Tersinden bir soru ile ‘Eğer cumhurbaşkanını doğrudan halk seçecekse halkın en az yarısının desteğini almış bir kişi neden bu kadar silik ve etkisiz olmayı kabul etsin?’
Hükümetin düşürülmesi konusu da muğlak (belirsiz).
Yeni hükümetin kurulması garanti altına alınmadan, hükümet düşürülemiyor.
Bu konu da reel politikayla çelişkili. Pratik siyasi hayatta kurulan hükümet düşürülemez demek!
Parlamenter sistemin en büyük yarası olan temsil sorunu, halkın iradesinin doğrudan sandığa yansıması da atlanmış!
Parti içi kurulların nasıl işleyeceği genel bir ifade ile geçiştirilmiş.
Partilere üyelik, naylon üyeliklerin önlenmesi, üye aidatları, parti içi yönetimin nasıl oluşacağı, parlamento ve belediye seçimlerinde adayların nasıl belirleneceği; en önemlisi adayların;
1. Delege oyları ile mi?
2. Tüm üyelerin oy vermesi ile mi?
3. Gerçek bir demokrasinin olmazsa olmazı olan tercih sistemi ile mi? belirleneceğine değinilmemiş.
Tercih sistemi olmadıkça genel merkez diktatörlüklerinin kırılması asla mümkün değil.
Bu konu binayı temelsiz yapmaya kalkmak, ilk düğmeyi baştan yanlış iliklemek gibi bir şey.
Kürt sorunu, Alevilerin talepleri, ekonominin hangi düzenlemelerle rayına oturtulacağı, Suriye’de kalınıp kalınmayacağı gibi temel konular cevapsız.

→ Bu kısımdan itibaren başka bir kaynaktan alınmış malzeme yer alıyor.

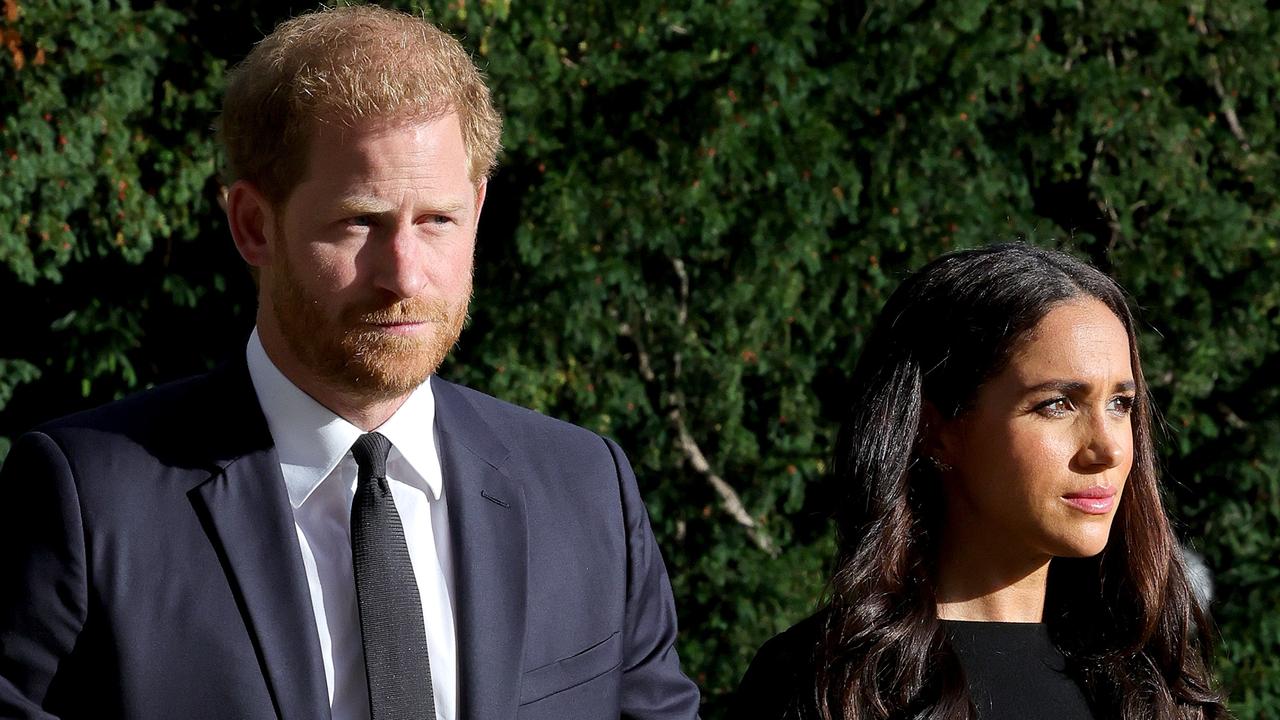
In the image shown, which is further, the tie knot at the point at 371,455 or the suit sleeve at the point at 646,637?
the suit sleeve at the point at 646,637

Siyasi davalarla cezaevlerinde yatan on binlerce tutuklu ve hükümlünün içini rahatlatacak bir sinyal de verilmemiş.
‘Yahu kardeşim! Ne kadar büyük bir beklenti içindesiniz. Biraz sabredin. Seçimlere kadar bir hayli zaman var ve bu süre içinde bu deklarasyon detaylandırılır’ diyorsanız ve eğer gerçekten de 6’lı muhalefet bu konuları detaylandıracaksa sorun yok.
Bunu bir başlangıç metni olarak kabul edebiliriz.

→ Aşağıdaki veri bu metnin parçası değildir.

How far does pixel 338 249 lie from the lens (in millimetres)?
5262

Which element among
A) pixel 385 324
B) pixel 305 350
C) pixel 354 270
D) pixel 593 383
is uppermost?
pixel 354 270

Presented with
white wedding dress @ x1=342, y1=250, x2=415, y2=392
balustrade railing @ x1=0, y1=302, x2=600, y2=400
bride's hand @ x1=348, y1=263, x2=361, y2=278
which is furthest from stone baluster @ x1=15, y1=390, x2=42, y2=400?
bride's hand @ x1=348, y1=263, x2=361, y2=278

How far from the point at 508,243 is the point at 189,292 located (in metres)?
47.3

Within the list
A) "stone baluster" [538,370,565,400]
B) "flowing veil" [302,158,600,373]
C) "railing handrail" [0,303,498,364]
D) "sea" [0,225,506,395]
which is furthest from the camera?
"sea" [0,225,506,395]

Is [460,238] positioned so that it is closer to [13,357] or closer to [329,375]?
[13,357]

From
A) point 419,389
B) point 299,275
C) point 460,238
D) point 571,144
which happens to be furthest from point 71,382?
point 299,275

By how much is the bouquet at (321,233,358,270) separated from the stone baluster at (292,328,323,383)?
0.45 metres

Biz sadece hatırlatalım dedik!
Yok eğer ‘Seçimlerde de, seçimlerden sonra da bu; bundan ötesi yok’ diyorsanız; bu genel geçer, sade suya tirit deklarasyon ile işiniz zor.
Valla Altan abi siz ikna olur musunuz/olmaz mısınız yahut sizi ikna ederler mi etmezler mi bilemem. Yuvarlak masa etrafına üşüşen bu zevatın biribirlerini ikna etmediğini/edemediğni/edebilemediğini rahatlıkla söyleyebilirim. Bunların ülke/sistem/halkın sorunlarını çözmekten ziyade asıl motivasyonlarının Syn. Cumhurbaşkanımıza olan husumetleri/çekememezlikleri ve bunları yönlendiren üst akılın sizin de içinde bulunduğunuz mahallenin -tamamıyla değilse bile- Syn. Cumurbaşkanımızın inisiyatifiyle kavuştuğu imkan/rahatlık ve kamu imkanlarından istifadesine son verilerek eskiden olduğu gibi 3. 4. sınıf muamele yapılmak istenmesi.